┌──

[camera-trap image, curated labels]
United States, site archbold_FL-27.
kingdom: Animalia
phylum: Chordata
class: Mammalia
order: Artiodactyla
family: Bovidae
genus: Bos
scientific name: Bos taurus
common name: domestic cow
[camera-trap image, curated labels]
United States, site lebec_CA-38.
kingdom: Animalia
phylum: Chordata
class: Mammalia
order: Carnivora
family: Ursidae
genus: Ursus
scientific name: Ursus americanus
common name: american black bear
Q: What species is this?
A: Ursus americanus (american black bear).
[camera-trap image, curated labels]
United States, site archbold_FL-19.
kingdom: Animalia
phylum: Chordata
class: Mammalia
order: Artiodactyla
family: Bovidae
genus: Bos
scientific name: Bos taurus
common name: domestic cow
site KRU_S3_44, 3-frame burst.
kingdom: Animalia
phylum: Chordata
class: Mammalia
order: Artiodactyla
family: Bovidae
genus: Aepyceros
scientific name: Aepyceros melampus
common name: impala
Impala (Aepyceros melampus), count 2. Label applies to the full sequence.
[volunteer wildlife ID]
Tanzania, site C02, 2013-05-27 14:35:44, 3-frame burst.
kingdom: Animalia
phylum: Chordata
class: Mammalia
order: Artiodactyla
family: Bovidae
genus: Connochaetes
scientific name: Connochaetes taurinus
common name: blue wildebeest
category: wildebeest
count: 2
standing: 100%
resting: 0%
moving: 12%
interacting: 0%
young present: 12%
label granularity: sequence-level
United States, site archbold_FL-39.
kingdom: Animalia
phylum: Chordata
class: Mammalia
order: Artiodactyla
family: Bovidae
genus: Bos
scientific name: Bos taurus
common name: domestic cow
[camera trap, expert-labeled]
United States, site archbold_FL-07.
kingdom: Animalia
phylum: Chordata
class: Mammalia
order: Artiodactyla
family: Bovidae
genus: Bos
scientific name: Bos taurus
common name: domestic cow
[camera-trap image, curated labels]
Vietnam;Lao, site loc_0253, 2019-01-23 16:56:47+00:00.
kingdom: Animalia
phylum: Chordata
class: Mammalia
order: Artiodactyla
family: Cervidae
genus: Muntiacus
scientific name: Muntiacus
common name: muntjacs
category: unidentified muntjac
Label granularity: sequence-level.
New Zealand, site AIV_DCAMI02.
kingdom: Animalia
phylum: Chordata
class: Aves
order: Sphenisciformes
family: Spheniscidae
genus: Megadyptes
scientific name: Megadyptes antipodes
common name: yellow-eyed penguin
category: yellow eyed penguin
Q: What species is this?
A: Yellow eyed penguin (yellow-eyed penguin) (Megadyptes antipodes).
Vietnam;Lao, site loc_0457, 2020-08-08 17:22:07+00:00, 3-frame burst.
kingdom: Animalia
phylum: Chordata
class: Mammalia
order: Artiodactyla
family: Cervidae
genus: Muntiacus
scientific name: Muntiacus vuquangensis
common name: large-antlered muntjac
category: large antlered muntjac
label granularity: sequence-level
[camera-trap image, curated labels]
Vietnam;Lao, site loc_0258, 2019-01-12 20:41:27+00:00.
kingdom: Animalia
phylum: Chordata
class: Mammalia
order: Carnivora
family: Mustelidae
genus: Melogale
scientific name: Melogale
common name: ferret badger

└──

• **WHAT THIS TASK INVOLVES**
Write each record out again exactly.

• **FINISHED TASK**
[camera-trap image, curated labels]
United States, site archbold_FL-27.
kingdom: Animalia
phylum: Chordata
class: Mammalia
order: Artiodactyla
family: Bovidae
genus: Bos
scientific name: Bos taurus
common name: domestic cow
[camera-trap image, curated labels]
United States, site lebec_CA-38.
kingdom: Animalia
phylum: Chordata
class: Mammalia
order: Carnivora
family: Ursidae
genus: Ursus
scientific name: Ursus americanus
common name: american black bear
Q: What species is this?
A: Ursus americanus (american black bear).
[camera-trap image, curated labels]
United States, site archbold_FL-19.
kingdom: Animalia
phylum: Chordata
class: Mammalia
order: Artiodactyla
family: Bovidae
genus: Bos
scientific name: Bos taurus
common name: domestic cow
site KRU_S3_44, 3-frame burst.
kingdom: Animalia
phylum: Chordata
class: Mammalia
order: Artiodactyla
family: Bovidae
genus: Aepyceros
scientific name: Aepyceros melampus
common name: impala
Impala (Aepyceros melampus), count 2. Label applies to the full sequence.
[volunteer wildlife ID]
Tanzania, site C02, 2013-05-27 14:35:44, 3-frame burst.
kingdom: Animalia
phylum: Chordata
class: Mammalia
order: Artiodactyla
family: Bovidae
genus: Connochaetes
scientific name: Connochaetes taurinus
common name: blue wildebeest
category: wildebeest
count: 2
standing: 100%
resting: 0%
moving: 12%
interacting: 0%
young present: 12%
label granularity: sequence-level
United States, site archbold_FL-39.
kingdom: Animalia
phylum: Chordata
class: Mammalia
order: Artiodactyla
family: Bovidae
genus: Bos
scientific name: Bos taurus
common name: domestic cow
[camera trap, expert-labeled]
United States, site archbold_FL-07.
kingdom: Animalia
phylum: Chordata
class: Mammalia
order: Artiodactyla
family: Bovidae
genus: Bos
scientific name: Bos taurus
common name: domestic cow
[camera-trap image, curated labels]
Vietnam;Lao, site loc_0253, 2019-01-23 16:56:47+00:00.
kingdom: Animalia
phylum: Chordata
class: Mammalia
order: Artiodactyla
family: Cervidae
genus: Muntiacus
scientific name: Muntiacus
common name: muntjacs
category: unidentified muntjac
Label granularity: sequence-level.
New Zealand, site AIV_DCAMI02.
kingdom: Animalia
phylum: Chordata
class: Aves
order: Sphenisciformes
family: Spheniscidae
genus: Megadyptes
scientific name: Megadyptes antipodes
common name: yellow-eyed penguin
category: yellow eyed penguin
Q: What species is this?
A: Yellow eyed penguin (yellow-eyed penguin) (Megadyptes antipodes).
Vietnam;Lao, site loc_0457, 2020-08-08 17:22:07+00:00, 3-frame burst.
kingdom: Animalia
phylum: Chordata
class: Mammalia
order: Artiodactyla
family: Cervidae
genus: Muntiacus
scientific name: Muntiacus vuquangensis
common name: large-antlered muntjac
category: large antlered muntjac
label granularity: sequence-level
[camera-trap image, curated labels]
Vietnam;Lao, site loc_0258, 2019-01-12 20:41:27+00:00.
kingdom: Animalia
phylum: Chordata
class: Mammalia
order: Carnivora
family: Mustelidae
genus: Melogale
scientific name: Melogale
common name: ferret badger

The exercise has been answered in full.